Source text:
When one compares to Starmer, I'm strongly of the view our problem is we have one right here in Britain, but the difference is the bastard cares nothing for the people he governs. The way President Xi sees himself from his own words is he isn't that important in the grand scheme of things, but just one person contributing his bit to a much larger and longer term project which is China. It is a very nationalist country, so if you want to get an inkling of understanding, that's how they all think over there. They have flags on everything. In a sense they are a bit like ourselves with our parades and all.

Data for analysis:

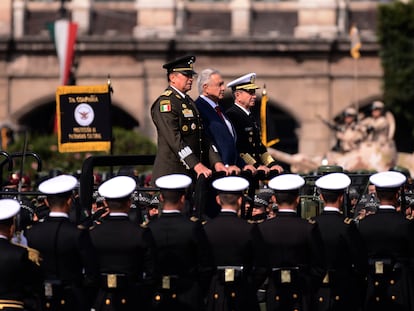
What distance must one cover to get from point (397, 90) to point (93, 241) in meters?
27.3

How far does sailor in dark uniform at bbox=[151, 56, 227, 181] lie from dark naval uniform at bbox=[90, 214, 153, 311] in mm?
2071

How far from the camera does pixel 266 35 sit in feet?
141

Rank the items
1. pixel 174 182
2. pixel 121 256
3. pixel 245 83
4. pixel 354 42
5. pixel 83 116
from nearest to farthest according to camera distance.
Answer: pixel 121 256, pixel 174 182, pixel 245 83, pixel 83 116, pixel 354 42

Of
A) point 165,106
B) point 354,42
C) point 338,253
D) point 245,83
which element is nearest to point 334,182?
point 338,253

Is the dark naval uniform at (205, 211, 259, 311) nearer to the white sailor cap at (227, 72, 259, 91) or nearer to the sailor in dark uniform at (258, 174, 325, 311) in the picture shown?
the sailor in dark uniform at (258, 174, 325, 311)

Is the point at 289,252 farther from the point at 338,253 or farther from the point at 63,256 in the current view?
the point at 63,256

* * *

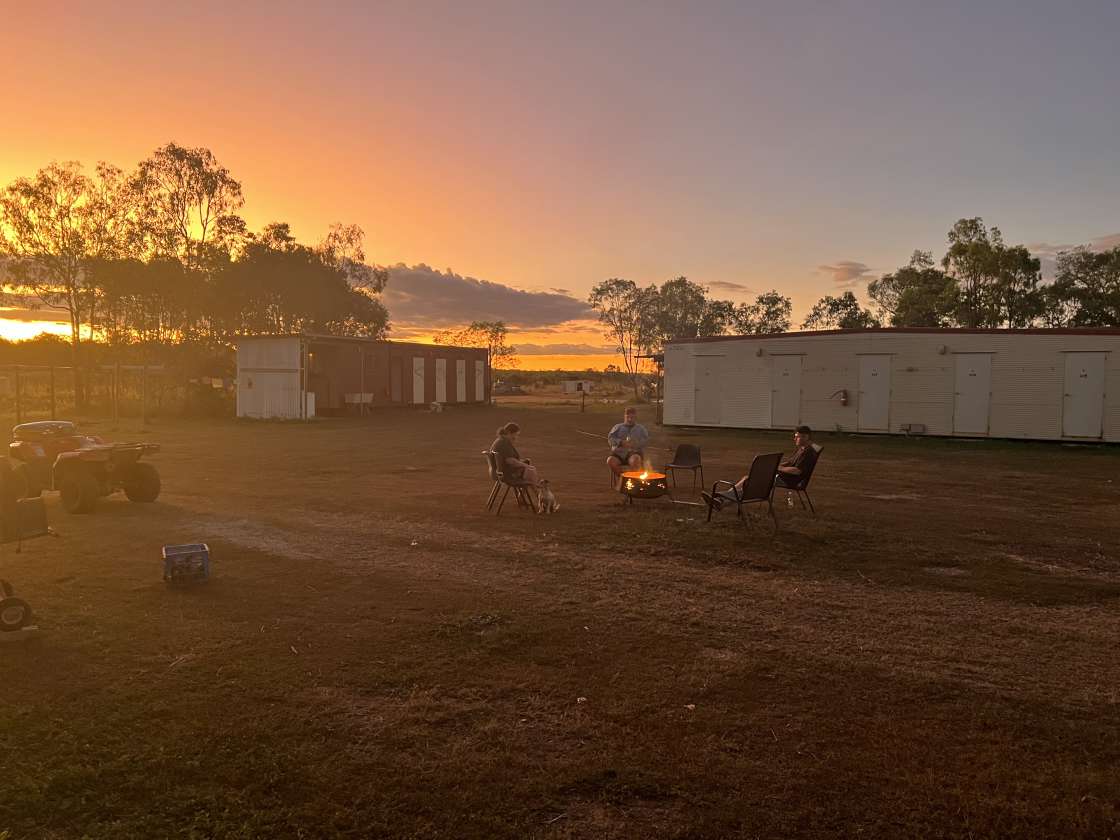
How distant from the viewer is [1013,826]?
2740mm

Task item A: Which proper names appear in the passage about Starmer and President Xi? List every one.
Task item B: Pick up the passage about Starmer and President Xi after its last sentence and keep writing it.
The entries have no role in what is asked here.

Your response A: Starmer, Britain, President Xi, China

Your response B:
He sees himself as a servant of the nation and he tries to lead by example. Now if we switch to Starmer he told us a load of cobblers before the election, so he is in office under false pretences, and that is why his popularity has dropped 28 point since. An international survey put president Xi on 91% I think it was, which was a few points up from the last time they surveyed it. Indeed all the Far Eastern nations get far higher leader popularity rating than the Western nations. Another strong indicator was the Western nations are unhappy bastards. It was called something like the world happiness survey. You can look it up and get a feel for how it is all over the world. Our dictatorship is a two-party system where both sides lie to the people and support the two-tier police state. The people are stuck in doublethought, where we are a democracy and a dictatorship at the same time.
We know China is a single-party state. It's out in the open, but at the end of the day your thread appears to relate to trade. There was no objection to China's system when it suited our beloved benefactors using China's manufacturing powers.
Indeed, quite so. The way China explains it is this is our traditional system. They have been ruled by emperors for thousands of years, but the tradition in China is for the benevolent leader. It runs though their entire culture, that the person in charge holds a great responsibility for the care of those who they are in charge of, and this starts with the family. Elders are respected and their wisdom is listened to.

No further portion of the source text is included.